The function was designed to optimize the time for model building. It has been shown that about 1500 cases is a good number of cases to build a model - you do not improve your model performance by adding more cases (or improve it very little). Using less subjects in the model reduces the time to build the model. The function was designed to use about 1500 cases then add enough noisy negatives to get the prevalence of the HOI correct. So if the prevalence is 10%, the model would use 1500 cases and 13500 noisy negatives to get a prevalence of 1500/(1500+13500) = 10%. The selection process is done through random selection of subjects from the xSpec cohort and the noisy negatives.

SSMK-wq commented 4 years ago

Oh okay.. Like you mentioned earlier, Phevaluator only works when the data resembles real population... Meaning only when the prevalence of a disease in database matches with that of the real population (irrespective of the prevalence rate in any country), Phevaluator always uses only 1500 cases (upper ceiling) ... And for remaining 90% we fill in noisy negatives. Hopefully I got this right.

Thanks a ton for patiently answering all my queries. Much appreciated.. I understand there were lot of questions in past few days.. Kindly request you to let me know if you need any support with running some tests for Phevaluator, SQL, python etc.. I thank you for your time and patience.

jswerdel commented 4 years ago

Happy to help. Thank you for the kind offer of assistance.

SSMK-wq commented 4 years ago

Hi @jswerdel,

I understand how these numbers are determined but few questions again as I see some differences between what is present vs what is expected.

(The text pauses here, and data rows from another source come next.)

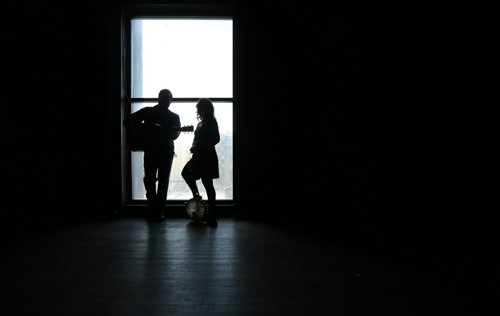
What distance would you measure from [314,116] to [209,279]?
2508mm

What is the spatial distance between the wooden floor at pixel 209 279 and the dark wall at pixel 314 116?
588 mm

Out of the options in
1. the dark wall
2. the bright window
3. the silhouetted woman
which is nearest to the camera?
the dark wall

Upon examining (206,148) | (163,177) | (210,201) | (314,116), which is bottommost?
(210,201)

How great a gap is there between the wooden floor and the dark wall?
1.93ft

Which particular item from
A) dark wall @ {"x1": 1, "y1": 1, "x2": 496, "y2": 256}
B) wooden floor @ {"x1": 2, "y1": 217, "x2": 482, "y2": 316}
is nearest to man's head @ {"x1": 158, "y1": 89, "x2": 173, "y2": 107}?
dark wall @ {"x1": 1, "y1": 1, "x2": 496, "y2": 256}

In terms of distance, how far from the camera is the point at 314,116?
4.35 meters

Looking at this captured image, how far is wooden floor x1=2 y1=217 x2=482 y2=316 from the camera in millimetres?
1926

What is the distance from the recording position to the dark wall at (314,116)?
2525 mm

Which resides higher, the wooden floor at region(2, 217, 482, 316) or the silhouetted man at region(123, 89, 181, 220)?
the silhouetted man at region(123, 89, 181, 220)

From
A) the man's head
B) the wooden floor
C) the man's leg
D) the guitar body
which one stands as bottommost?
the wooden floor

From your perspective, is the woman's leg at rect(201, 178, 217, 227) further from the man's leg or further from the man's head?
the man's head

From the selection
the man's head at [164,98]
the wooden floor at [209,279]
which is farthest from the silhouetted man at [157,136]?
the wooden floor at [209,279]

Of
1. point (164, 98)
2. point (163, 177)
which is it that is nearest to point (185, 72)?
point (164, 98)

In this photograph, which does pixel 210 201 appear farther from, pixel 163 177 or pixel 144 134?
pixel 144 134
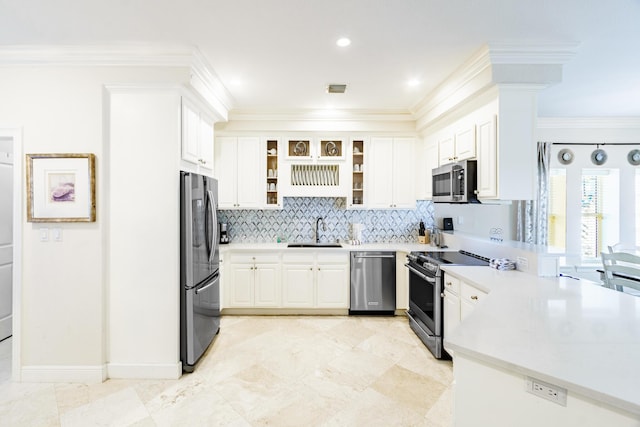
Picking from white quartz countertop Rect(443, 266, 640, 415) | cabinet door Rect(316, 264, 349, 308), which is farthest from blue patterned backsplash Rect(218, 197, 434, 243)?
white quartz countertop Rect(443, 266, 640, 415)

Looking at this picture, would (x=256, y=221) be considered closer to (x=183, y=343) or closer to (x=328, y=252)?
(x=328, y=252)

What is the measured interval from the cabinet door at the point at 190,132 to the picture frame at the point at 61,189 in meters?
0.73

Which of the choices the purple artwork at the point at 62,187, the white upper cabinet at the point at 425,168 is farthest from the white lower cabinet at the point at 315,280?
the purple artwork at the point at 62,187

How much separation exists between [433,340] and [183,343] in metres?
2.32

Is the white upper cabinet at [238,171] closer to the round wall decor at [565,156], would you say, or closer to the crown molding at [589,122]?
the crown molding at [589,122]

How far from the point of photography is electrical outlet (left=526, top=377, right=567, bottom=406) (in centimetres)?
105

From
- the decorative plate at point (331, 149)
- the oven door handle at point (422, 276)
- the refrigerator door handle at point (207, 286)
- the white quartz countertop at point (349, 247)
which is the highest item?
the decorative plate at point (331, 149)

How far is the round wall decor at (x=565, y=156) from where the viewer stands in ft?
14.2

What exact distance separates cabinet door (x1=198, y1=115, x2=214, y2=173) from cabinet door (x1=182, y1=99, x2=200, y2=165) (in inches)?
4.3

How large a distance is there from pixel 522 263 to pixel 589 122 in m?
3.13

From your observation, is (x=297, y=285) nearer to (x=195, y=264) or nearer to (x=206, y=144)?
(x=195, y=264)

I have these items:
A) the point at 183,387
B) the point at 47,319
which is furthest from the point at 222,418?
the point at 47,319

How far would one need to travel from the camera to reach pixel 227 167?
13.7 feet

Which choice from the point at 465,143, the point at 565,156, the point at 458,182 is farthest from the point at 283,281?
the point at 565,156
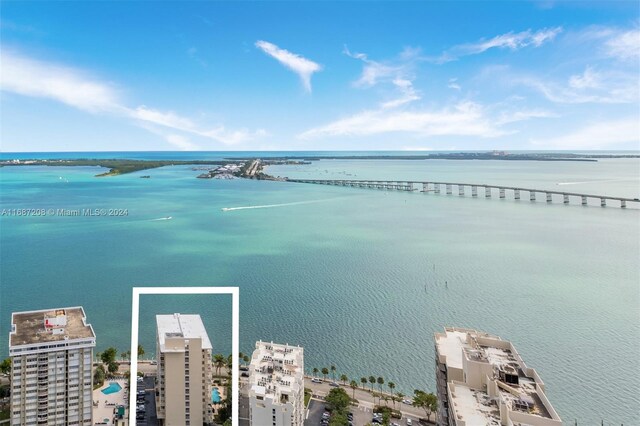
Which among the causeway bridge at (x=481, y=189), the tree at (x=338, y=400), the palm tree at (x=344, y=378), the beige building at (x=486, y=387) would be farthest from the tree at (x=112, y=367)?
the causeway bridge at (x=481, y=189)

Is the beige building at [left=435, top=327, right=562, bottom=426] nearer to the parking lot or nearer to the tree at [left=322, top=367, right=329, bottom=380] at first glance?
the parking lot

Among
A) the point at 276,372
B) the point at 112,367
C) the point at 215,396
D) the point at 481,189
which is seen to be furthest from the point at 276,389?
the point at 481,189

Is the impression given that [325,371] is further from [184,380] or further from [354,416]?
[184,380]

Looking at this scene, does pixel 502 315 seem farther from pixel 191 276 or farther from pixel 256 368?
pixel 191 276

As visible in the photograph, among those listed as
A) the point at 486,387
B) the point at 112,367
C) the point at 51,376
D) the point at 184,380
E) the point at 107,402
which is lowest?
the point at 107,402

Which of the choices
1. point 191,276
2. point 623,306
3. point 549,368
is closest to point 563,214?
point 623,306
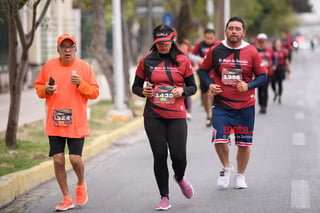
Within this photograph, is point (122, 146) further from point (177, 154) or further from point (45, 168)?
point (177, 154)

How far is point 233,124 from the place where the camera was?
8.32 meters

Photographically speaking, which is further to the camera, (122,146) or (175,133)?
(122,146)

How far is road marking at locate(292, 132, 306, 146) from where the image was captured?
1251cm

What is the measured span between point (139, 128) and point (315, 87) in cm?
1467

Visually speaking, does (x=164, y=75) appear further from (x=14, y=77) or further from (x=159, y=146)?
(x=14, y=77)

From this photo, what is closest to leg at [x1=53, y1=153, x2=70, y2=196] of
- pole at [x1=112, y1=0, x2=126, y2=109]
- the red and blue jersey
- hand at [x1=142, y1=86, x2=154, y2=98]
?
hand at [x1=142, y1=86, x2=154, y2=98]

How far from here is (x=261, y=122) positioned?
16016mm

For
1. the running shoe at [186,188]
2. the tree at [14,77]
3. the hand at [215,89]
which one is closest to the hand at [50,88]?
the running shoe at [186,188]

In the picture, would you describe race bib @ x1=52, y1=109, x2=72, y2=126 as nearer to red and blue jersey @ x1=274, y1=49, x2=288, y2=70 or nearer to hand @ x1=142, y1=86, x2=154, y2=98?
hand @ x1=142, y1=86, x2=154, y2=98

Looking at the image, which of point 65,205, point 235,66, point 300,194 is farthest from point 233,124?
point 65,205

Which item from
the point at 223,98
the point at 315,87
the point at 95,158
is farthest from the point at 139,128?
the point at 315,87

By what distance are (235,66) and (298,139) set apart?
5.17 m

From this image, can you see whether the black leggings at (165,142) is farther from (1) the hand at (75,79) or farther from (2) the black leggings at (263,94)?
(2) the black leggings at (263,94)

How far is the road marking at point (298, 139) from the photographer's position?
12.5 meters
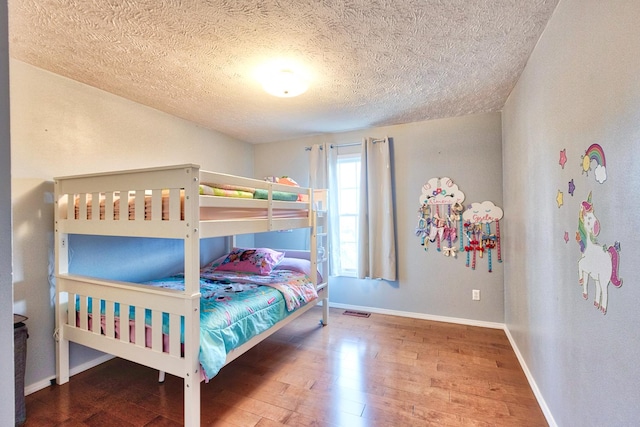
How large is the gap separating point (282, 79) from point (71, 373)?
2.65 m

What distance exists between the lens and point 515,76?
2227 millimetres

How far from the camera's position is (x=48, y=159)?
81.9 inches

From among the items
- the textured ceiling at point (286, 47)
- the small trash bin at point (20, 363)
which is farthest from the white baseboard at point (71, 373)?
the textured ceiling at point (286, 47)

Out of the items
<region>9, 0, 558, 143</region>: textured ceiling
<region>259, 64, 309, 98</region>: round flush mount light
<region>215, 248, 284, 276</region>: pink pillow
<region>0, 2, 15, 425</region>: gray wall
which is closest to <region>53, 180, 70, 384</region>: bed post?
<region>9, 0, 558, 143</region>: textured ceiling

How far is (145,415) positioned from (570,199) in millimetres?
2589

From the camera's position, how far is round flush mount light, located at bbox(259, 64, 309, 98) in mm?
2068

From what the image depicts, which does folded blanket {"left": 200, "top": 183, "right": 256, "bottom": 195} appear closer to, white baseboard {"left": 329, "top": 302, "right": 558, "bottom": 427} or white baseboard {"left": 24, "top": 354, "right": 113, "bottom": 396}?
white baseboard {"left": 24, "top": 354, "right": 113, "bottom": 396}

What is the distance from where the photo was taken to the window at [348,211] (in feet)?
12.2

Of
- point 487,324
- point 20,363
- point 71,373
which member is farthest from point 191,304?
point 487,324

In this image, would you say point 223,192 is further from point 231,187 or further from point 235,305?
point 235,305

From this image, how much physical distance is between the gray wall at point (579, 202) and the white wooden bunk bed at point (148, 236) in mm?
1773

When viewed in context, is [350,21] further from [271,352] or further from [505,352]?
[505,352]

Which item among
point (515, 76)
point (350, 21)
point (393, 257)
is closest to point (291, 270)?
point (393, 257)

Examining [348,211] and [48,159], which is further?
[348,211]
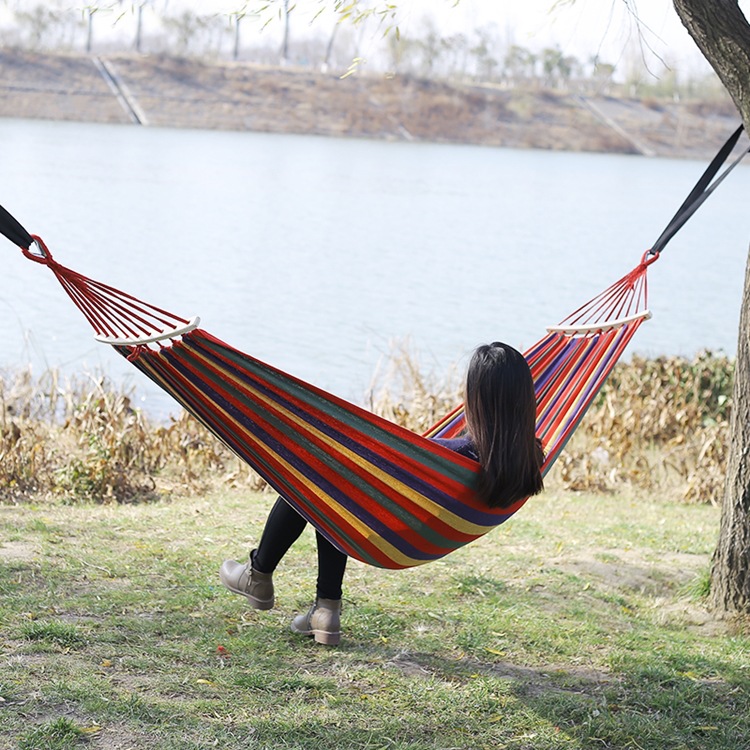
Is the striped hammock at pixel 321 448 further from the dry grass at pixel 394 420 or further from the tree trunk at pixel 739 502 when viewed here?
the dry grass at pixel 394 420

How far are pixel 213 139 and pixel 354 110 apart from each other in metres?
6.18

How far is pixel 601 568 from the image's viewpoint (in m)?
3.36

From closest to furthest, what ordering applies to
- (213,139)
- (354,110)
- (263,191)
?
(263,191), (213,139), (354,110)

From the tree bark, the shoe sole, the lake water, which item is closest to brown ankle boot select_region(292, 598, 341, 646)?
the shoe sole

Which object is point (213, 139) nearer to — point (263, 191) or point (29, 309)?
point (263, 191)

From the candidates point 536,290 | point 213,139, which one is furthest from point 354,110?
point 536,290

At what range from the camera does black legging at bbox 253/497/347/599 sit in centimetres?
240

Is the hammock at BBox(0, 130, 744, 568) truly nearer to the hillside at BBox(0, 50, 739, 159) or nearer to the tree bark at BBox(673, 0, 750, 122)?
the tree bark at BBox(673, 0, 750, 122)

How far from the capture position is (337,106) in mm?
35562

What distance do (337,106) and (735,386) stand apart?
3408 cm

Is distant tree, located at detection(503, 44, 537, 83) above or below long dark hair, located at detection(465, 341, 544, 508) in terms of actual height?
above

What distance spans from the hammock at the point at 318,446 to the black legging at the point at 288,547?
164 millimetres

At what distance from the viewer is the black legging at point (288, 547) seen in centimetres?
240

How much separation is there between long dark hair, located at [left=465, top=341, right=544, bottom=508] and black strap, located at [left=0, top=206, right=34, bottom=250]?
989 millimetres
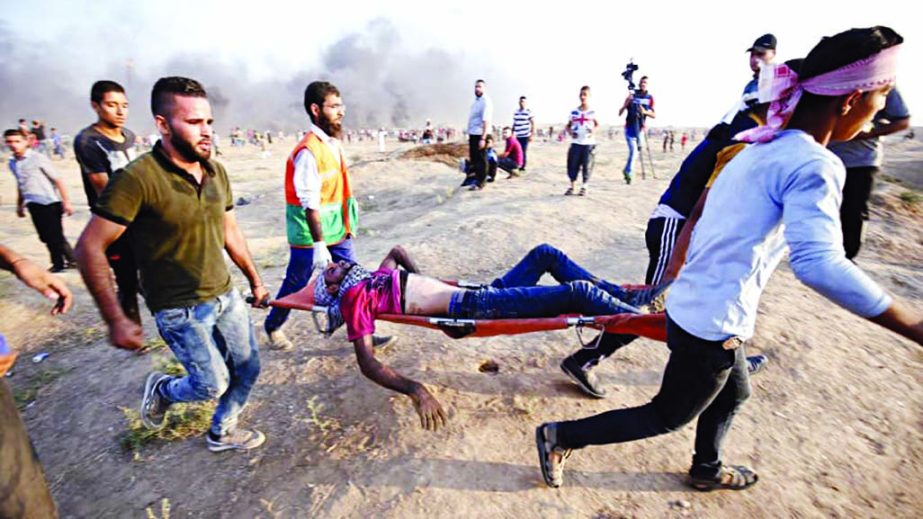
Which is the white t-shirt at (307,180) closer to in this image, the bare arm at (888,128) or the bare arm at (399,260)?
the bare arm at (399,260)

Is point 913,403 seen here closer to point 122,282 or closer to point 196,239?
point 196,239

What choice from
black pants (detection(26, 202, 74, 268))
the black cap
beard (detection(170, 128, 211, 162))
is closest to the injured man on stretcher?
beard (detection(170, 128, 211, 162))

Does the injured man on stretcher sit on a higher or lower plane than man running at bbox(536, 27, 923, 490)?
lower

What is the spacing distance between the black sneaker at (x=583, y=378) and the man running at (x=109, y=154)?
11.0 ft

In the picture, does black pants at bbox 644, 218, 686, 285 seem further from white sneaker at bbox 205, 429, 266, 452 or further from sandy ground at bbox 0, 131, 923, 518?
white sneaker at bbox 205, 429, 266, 452

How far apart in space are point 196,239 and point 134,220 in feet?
0.89

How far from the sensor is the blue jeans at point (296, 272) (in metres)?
3.58

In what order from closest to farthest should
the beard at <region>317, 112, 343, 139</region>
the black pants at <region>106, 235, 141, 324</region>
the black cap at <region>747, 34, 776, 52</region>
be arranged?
the beard at <region>317, 112, 343, 139</region> → the black pants at <region>106, 235, 141, 324</region> → the black cap at <region>747, 34, 776, 52</region>

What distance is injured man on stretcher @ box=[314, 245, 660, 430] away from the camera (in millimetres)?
2668

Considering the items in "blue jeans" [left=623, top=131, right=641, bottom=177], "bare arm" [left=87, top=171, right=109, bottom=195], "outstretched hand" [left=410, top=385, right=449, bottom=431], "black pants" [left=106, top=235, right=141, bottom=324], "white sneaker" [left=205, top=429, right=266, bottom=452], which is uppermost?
"blue jeans" [left=623, top=131, right=641, bottom=177]

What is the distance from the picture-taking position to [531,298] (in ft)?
9.35

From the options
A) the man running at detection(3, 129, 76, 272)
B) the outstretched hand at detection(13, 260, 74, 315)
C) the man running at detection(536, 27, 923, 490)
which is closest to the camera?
the man running at detection(536, 27, 923, 490)

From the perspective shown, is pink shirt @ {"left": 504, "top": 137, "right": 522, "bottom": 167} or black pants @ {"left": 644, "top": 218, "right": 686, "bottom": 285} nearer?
black pants @ {"left": 644, "top": 218, "right": 686, "bottom": 285}

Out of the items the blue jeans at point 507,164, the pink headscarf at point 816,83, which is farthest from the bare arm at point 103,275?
the blue jeans at point 507,164
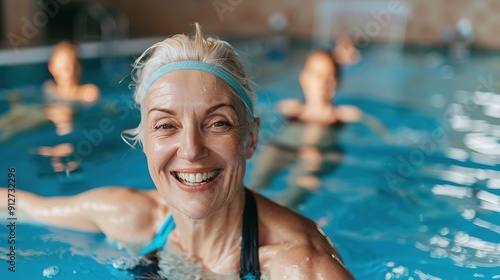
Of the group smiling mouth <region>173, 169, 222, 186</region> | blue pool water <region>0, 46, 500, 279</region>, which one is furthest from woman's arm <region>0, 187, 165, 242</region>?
smiling mouth <region>173, 169, 222, 186</region>

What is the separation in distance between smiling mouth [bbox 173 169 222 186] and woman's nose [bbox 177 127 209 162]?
0.06 m

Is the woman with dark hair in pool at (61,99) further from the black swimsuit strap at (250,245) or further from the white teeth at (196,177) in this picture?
the white teeth at (196,177)

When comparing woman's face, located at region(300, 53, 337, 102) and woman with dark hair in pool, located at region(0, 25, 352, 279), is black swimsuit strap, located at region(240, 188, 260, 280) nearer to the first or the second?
woman with dark hair in pool, located at region(0, 25, 352, 279)

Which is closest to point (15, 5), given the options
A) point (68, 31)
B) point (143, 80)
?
point (68, 31)

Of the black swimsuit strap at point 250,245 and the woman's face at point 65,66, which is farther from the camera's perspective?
the woman's face at point 65,66

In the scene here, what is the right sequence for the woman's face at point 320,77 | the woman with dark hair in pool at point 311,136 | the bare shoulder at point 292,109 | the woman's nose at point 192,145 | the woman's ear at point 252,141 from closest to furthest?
1. the woman's nose at point 192,145
2. the woman's ear at point 252,141
3. the woman with dark hair in pool at point 311,136
4. the woman's face at point 320,77
5. the bare shoulder at point 292,109

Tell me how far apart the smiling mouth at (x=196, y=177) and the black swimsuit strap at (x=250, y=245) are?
0.33m

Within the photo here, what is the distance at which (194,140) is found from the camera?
203 centimetres

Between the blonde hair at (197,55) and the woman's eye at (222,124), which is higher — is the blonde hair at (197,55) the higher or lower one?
the higher one

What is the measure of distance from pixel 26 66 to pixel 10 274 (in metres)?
5.70

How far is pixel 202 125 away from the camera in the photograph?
6.80 feet

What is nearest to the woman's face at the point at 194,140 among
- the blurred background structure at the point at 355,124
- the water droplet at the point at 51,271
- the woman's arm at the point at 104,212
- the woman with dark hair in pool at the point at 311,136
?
the blurred background structure at the point at 355,124

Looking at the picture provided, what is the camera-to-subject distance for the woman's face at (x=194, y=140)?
2.05 metres

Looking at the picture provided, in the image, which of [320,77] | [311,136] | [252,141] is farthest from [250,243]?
[320,77]
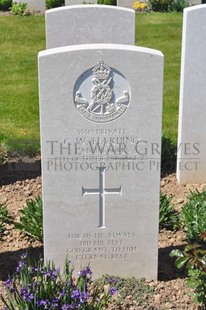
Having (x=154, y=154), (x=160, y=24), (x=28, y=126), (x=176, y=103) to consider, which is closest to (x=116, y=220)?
(x=154, y=154)

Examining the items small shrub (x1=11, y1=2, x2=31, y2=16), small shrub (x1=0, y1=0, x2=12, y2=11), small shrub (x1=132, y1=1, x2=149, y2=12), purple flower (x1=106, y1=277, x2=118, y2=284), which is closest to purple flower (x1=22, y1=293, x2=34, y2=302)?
purple flower (x1=106, y1=277, x2=118, y2=284)

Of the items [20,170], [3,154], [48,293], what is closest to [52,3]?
[3,154]

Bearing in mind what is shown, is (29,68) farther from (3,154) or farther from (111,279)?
(111,279)

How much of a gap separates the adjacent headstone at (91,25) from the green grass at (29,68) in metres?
1.62

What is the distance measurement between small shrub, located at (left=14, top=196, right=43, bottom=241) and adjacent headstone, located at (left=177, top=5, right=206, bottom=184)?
1.89 metres

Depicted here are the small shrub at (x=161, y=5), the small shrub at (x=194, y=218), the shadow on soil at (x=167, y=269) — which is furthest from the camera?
the small shrub at (x=161, y=5)

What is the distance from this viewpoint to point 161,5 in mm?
16656

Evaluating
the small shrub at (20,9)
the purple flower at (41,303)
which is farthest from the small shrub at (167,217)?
the small shrub at (20,9)

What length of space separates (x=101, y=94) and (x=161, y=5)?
40.7 feet

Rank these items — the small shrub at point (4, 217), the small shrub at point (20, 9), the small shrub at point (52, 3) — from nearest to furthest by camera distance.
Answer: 1. the small shrub at point (4, 217)
2. the small shrub at point (20, 9)
3. the small shrub at point (52, 3)

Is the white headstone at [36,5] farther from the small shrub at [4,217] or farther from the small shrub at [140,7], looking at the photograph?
the small shrub at [4,217]

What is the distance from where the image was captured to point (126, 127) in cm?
489

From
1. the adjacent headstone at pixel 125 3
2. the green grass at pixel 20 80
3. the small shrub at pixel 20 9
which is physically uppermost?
the adjacent headstone at pixel 125 3

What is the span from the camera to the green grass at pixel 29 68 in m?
8.77
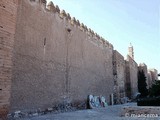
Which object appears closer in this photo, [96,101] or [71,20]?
[71,20]

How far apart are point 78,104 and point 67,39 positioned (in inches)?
158

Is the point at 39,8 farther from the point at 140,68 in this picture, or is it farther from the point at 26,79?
the point at 140,68

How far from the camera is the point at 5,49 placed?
4.62 metres

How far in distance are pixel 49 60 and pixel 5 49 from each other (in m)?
6.82

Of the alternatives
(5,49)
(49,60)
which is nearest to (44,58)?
(49,60)

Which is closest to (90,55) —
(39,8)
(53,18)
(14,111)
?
(53,18)

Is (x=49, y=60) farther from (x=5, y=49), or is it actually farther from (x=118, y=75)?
(x=118, y=75)

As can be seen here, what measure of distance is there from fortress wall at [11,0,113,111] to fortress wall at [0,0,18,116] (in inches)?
170

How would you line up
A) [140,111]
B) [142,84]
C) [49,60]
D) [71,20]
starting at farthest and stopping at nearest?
[142,84], [71,20], [49,60], [140,111]

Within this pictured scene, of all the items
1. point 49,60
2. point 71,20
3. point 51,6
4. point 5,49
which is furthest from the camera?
point 71,20

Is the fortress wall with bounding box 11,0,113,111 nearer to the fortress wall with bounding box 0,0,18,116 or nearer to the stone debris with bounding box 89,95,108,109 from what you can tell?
the stone debris with bounding box 89,95,108,109

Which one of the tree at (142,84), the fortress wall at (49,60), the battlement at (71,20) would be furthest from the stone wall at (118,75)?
the tree at (142,84)

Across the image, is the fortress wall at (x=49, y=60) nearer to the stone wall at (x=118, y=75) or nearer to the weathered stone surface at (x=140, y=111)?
the weathered stone surface at (x=140, y=111)

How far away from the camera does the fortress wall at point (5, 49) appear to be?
14.8 ft
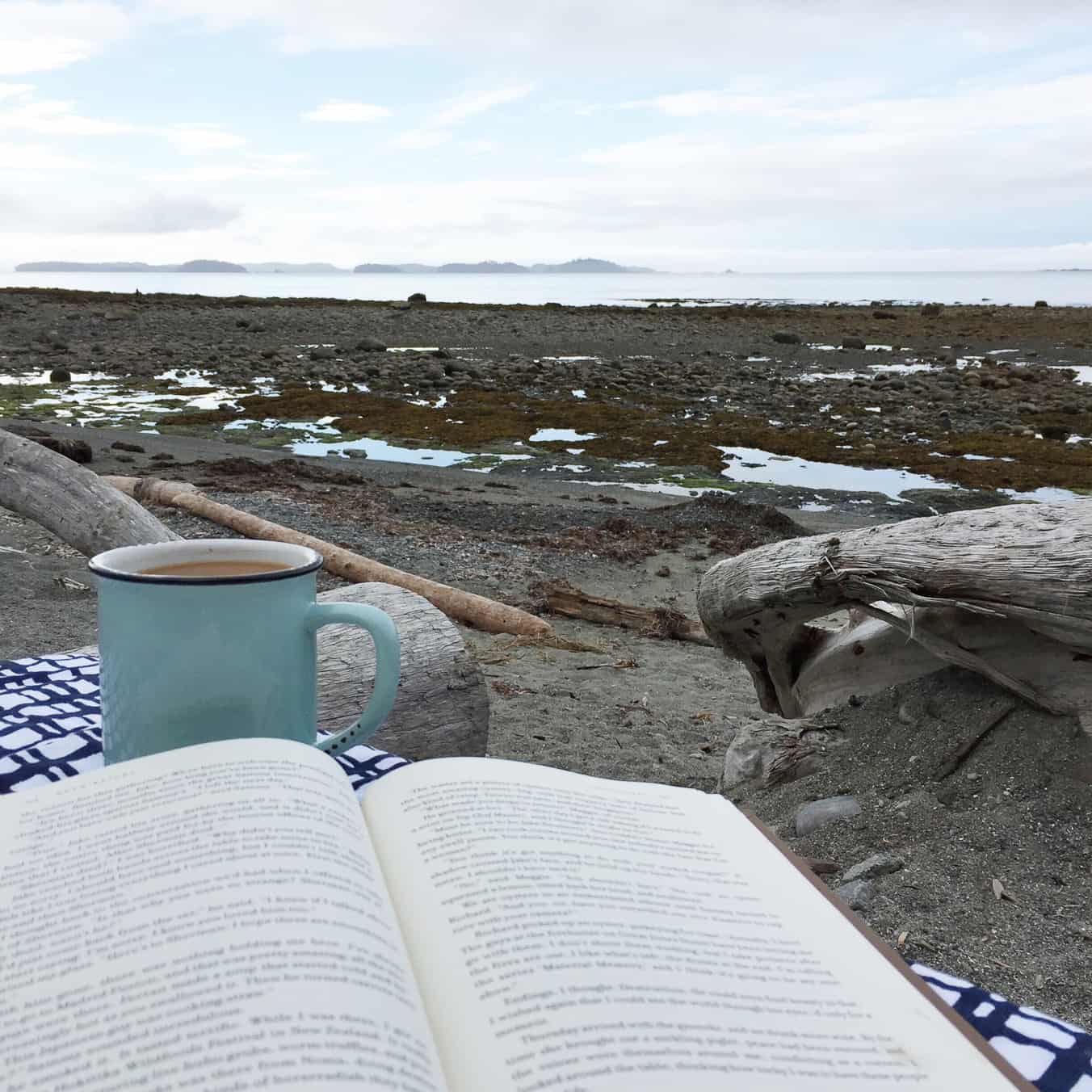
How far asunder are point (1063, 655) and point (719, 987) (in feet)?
8.82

a) Total no of records in db = 5222 b) XSpec (5X) definition = 2311 c) XSens (1X) definition = 3089 d) Prevalence = 3089/5222 = 59.1%

When I use PheValuator, the first function (createEvaluationCohort) produces the below count of records

image

If I try to calculate the prevalence based on above, it is 2311/4036 = 57.2%

question 1

Why is this prevalence (57.2%) different from original prevalence of 59.1%? Meaning why did PheValuator chose the population size as 4036 instead of 3904? Meaning if it had chosen 3904, we would have got 2311/3904 = 59.1 which is same as original prevalence. I can then understand that the remaining (3904-2311 = 1593) records are pulled to resemble the original mix of positive and negative classes. Why 4036 instead of 3904?

question 2

Now under the same function (createEvaluationCohort), I see that the model starts prediction on 820 people as shown below

2020-04-05 15:39:14 Starting Prediction  2020-04-05 15:39:14 for  820  people
Removing infrequent covariates

But if we go by the population size (4036) used by the model in step 1, shouldn't I expect to see 5222 minus 4036 = 1186 records under evaluation cohort? Shouldn't the prediction be for 1186 people? Why and on what basis do we get only 820 records? I know it has a mix of Noisy Negatives and Noisy Positives. but I am trying to understand the count values. Where did rest of (1186 - 820 = 366) go? Is it not used in our Phenotype Assessment at all?

Hope i have put my questions in words properly. Can I kindly request you to help me with this?